"""

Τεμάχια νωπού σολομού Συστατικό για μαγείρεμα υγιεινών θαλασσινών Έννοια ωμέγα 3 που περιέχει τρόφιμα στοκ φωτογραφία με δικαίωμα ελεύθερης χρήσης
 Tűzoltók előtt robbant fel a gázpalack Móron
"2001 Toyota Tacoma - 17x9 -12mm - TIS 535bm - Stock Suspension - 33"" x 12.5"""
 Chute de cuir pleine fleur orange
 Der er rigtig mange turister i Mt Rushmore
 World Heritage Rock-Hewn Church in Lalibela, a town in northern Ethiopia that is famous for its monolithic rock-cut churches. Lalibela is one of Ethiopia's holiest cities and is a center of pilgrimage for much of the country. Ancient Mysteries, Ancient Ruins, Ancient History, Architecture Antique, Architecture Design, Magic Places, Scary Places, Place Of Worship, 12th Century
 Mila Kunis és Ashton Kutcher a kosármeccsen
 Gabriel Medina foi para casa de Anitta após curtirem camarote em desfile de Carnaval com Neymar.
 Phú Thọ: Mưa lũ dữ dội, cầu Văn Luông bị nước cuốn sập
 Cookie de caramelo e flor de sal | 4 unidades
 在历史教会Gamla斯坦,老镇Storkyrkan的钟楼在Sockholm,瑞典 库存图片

"""

Write the records again exactly as they stand.

Τεμάχια νωπού σολομού Συστατικό για μαγείρεμα υγιεινών θαλασσινών Έννοια ωμέγα 3 που περιέχει τρόφιμα στοκ φωτογραφία με δικαίωμα ελεύθερης χρήσης
 Tűzoltók előtt robbant fel a gázpalack Móron
"2001 Toyota Tacoma - 17x9 -12mm - TIS 535bm - Stock Suspension - 33"" x 12.5"""
 Chute de cuir pleine fleur orange
 Der er rigtig mange turister i Mt Rushmore
 World Heritage Rock-Hewn Church in Lalibela, a town in northern Ethiopia that is famous for its monolithic rock-cut churches. Lalibela is one of Ethiopia's holiest cities and is a center of pilgrimage for much of the country. Ancient Mysteries, Ancient Ruins, Ancient History, Architecture Antique, Architecture Design, Magic Places, Scary Places, Place Of Worship, 12th Century
 Mila Kunis és Ashton Kutcher a kosármeccsen
 Gabriel Medina foi para casa de Anitta após curtirem camarote em desfile de Carnaval com Neymar.
 Phú Thọ: Mưa lũ dữ dội, cầu Văn Luông bị nước cuốn sập
 Cookie de caramelo e flor de sal | 4 unidades
 在历史教会Gamla斯坦,老镇Storkyrkan的钟楼在Sockholm,瑞典 库存图片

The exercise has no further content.